• **TASK REQUIREMENTS**
• 1. Reproduce the passage of the self-forgiveness post verbatim, beginning at the words "What makes it" and stopping after the words "option of self-forgiveness.".
• 2. Answer the following questions using the self-forgiveness post.
(a) Who reviewed the post?
(b) Which source is cited for the claim that self-forgiveness is learnable?
(c) According to the list of difficulties, for dealing with what do people lack coping skills?
(EXTRACT)
Healing the world starts from healing yourself
Posted March 26, 2021 | Reviewed by Hara Estroff Marano
By Motoko Katayama, AMFT, CPA
Oftentimes people say that the hardest person to forgive is oneself. Although self-forgiveness may sound challenging, it is learnable (Cornish & Wade, 2015).
To be clear, self-forgiveness is not pardoning, denying, or excusing what one did. One needs to go through a process—feeling guilt and shame, taking responsibility, and apologizing—in order to finally achieve self-forgiveness.
This process might give you an opportunity to find a new meaning in your life, discover wholeness, or feel reconnected to yourself.
This blog post offers a roadmap for achieving self-forgiveness and the tools to navigate the difficult process.
What makes it so difficult to achieve self-forgiveness?
- Lack of a road map for self-forgiveness
- Conflicting definitions of wrongdoing
- Feeling that you don’t deserve forgiveness
- A lack of coping skills to deal with discomfort arising from the process
Self-Forgiveness Road Map
Many people didn’t have a chance to learn the process of self-forgiveness. Their learned models may look like continuous self-punishment, the topic itself having became taboo, or being ostracized by their community. These people do not know that they even have an option of self-forgiveness.
(End EXTRACT)
(GIVEN DATA)
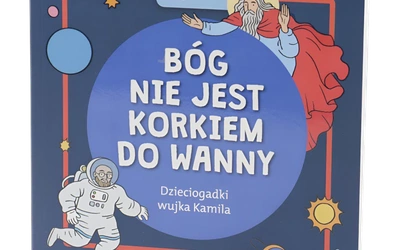 Kamil Gąszowski: Bóg nie jest korkiem do wanny. Dzieciogadki wujka Kamila [książka w sklep.gosc.pl]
(End GIVEN DATA)
• **PER-TASK ANSWERS**
• 1.
What makes it so difficult to achieve self-forgiveness?
- Lack of a road map for self-forgiveness
- Conflicting definitions of wrongdoing
- Feeling that you don’t deserve forgiveness
- A lack of coping skills to deal with discomfort arising from the process
Self-Forgiveness Road Map
Many people didn’t have a chance to learn the process of self-forgiveness. Their learned models may look like continuous self-punishment, the topic itself having became taboo, or being ostracized by their community. These people do not know that they even have an option of self-forgiveness.

• 2.
(a) Hara Estroff Marano
(b) Cornish & Wade, 2015
(c) Discomfort arising from the process